For example (taken from the Rust docs):

let v = vec![1, 2, 3];
let handle = thread::spawn(move || {
    println!("Here's a vector: {:?}", v);
});

This is not a question about what move does, but about why it is necessary to specify.

In cases where you want the closure to take ownership of an outside value, would there ever be a reason not to use the move keyword? If move is always required in these cases, is there any reason why the presence of move couldn't just be implied/omitted? For example:

let v = vec![1, 2, 3];
let handle = thread::spawn(/* move is implied here */ || {
    // Compiler recognizes that `v` exists outside of this closure's
    // scope and does black magic to make sure the closure takes
    // ownership of `v`.
    println!("Here's a vector: {:?}", v);
});

The above example gives the following compile error:

closure may outlive the current function, but it borrows `v`, which is owned by the current function

When the error magically goes away simply by adding move, I can't help but wonder to myself: why would I ever not want that behavior?

I'm not suggesting anything is wrong with the required syntax. I'm just trying to gain a deeper understanding of move from people who understand Rust better than I do. :)

It's all about lifetime annotations, and a design decision Rust made long ago.

See, the reason why your thread::spawn example fails to compile is because it expects a 'static closure. Since the new thread can run longer than the code that spawned it, we have to make sure that any captured data stays alive after the caller returns. The solution, as you pointed out, is to pass ownership of the data with move.

But the 'static constraint is a lifetime annotation, and a fundamental principle of Rust is that lifetime annotations never affect run-time behavior. In other words, lifetime annotations are only there to convince the compiler that the code is correct; they can't change what the code does.

If Rust inferred the move keyword based on whether the callee expects 'static, then changing the lifetimes in thread::spawn may change when the captured data is dropped.

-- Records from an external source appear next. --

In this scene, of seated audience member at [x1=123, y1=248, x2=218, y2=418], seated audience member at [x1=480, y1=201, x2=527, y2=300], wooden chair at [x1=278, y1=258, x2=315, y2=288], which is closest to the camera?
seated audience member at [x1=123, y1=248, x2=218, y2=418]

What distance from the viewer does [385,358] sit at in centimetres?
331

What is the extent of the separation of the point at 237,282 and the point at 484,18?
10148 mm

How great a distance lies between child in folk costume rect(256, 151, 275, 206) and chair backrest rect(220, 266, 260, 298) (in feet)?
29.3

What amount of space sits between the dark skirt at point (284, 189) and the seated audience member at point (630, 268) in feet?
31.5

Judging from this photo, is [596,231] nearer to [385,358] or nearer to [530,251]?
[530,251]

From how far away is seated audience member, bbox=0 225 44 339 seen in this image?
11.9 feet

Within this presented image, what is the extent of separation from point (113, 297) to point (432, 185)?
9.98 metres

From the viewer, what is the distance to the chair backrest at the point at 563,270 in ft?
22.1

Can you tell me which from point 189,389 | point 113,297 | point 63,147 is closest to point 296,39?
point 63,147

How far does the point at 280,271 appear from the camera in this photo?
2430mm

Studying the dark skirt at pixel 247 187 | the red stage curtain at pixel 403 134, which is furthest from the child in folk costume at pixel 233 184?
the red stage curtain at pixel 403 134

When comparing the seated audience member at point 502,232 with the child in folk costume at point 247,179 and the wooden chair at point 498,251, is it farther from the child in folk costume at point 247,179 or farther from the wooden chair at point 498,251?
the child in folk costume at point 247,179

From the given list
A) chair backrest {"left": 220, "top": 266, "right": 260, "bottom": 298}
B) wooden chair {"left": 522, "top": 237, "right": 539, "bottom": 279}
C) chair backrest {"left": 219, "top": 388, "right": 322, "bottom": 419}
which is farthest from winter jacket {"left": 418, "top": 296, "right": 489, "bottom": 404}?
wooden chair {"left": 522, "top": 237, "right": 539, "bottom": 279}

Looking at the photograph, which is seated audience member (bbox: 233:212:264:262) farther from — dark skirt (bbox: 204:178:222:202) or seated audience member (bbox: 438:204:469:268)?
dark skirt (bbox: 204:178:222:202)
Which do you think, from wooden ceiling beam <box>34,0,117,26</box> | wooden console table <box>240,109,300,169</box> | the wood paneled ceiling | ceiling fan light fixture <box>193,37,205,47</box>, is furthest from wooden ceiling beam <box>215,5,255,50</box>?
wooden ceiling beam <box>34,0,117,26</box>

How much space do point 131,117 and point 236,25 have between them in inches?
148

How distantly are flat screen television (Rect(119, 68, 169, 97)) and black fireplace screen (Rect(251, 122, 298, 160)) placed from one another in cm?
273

This means that a lifetime annotation is affecting runtime behavior, which is against this fundamental principle. We can't break this rule, so the move keyword stays.

Addendum: Why are lifetime annotations erased?

• To give us the freedom to change how lifetime inference works, which allows for improvements like non-lexical lifetimes (NLL).

• So that alternative Rust implementations like mrustc can save effort by ignoring lifetimes.

• Much of the compiler assumes that lifetimes work this way, so to make it otherwise would take a huge effort with dubious gain. (See this article by Aaron Turon; it's about specialization, not closures, but its points apply just as well.)

There are actually a few things in play here. To help answer your question, we must first understand why move exists.

Rust has 3 types of closures:

1. FnOnce, a closure that consumes its captured variables (and hence can only be called once),
2. FnMut, a closure that mutably borrows its captured variables, and
3. Fn, a closure that immutably borrows its captured variables.

When you create a closure, Rust infers which trait to use based on how the closure uses the values from the environment. The manner in which a closure captures its environment depends on its type. A FnOnce captures by value (which may be a move or a copy if the type is Copyable), a FnMut mutably borrows, and a Fn immutably borrows. However, if you use the move keyword when declaring a closure, it will always "capture by value", or take ownership of the environment before capturing it. Thus, the move keyword is irrelevant for FnOnces, but it changes how Fns and FnMuts capture data.

Coming to your example, Rust infers the type of the closure to be a Fn, because println! only requires a reference to the value(s) it is printing (the Rust book page you linked talks about this when explaining the error without move). The closure thus attempts to borrow v, and the standard lifetime rules apply. Since thread::spawn requires that the closure passed to it have a 'static lifetime, the captured environment must also have a 'static lifetime, which v does not outlive, causing the error. You must thus explicitly specify that you want the closure to take ownership of v.

This can be further exemplified by changing the closure to something that the compiler would infer to be a FnOnce -- || v, as a simple example. Since the compiler infers that the closure is a FnOnce, it captures v by value by default, and the line let handle = thread::spawn(|| v); compiles without requiring the move.

The existing answers have great information, which led me to an understanding that is easier for me to think about, and hopefully easier for other Rust newcomers to get.

Consider this simple Rust program:

fn print_vec (v: &Vec<u32>) {
    println!("Here's a vector: {:?}", v);
}

fn main() {
    let mut v: Vec<u32> = vec![1, 2, 3];
    print_vec(&v); // `print_vec()` borrows `v`
    v.push(4);
}

Now, asking why the move keyword can't be implied is like asking why the "&" in print_vec(&v) can't also be implied.

Rust’s central feature is ownership. You can't just tell the compiler, "Hey, here's a bunch of code I wrote, now please discern perfectly everywhere I intend to reference, borrow, copy, move, etc. Kthnxsbye!" Symbols and keywords like & and move are a necessary and integral part of the language.

In hindsight, this seems really obvious, and makes my question seem a little silly!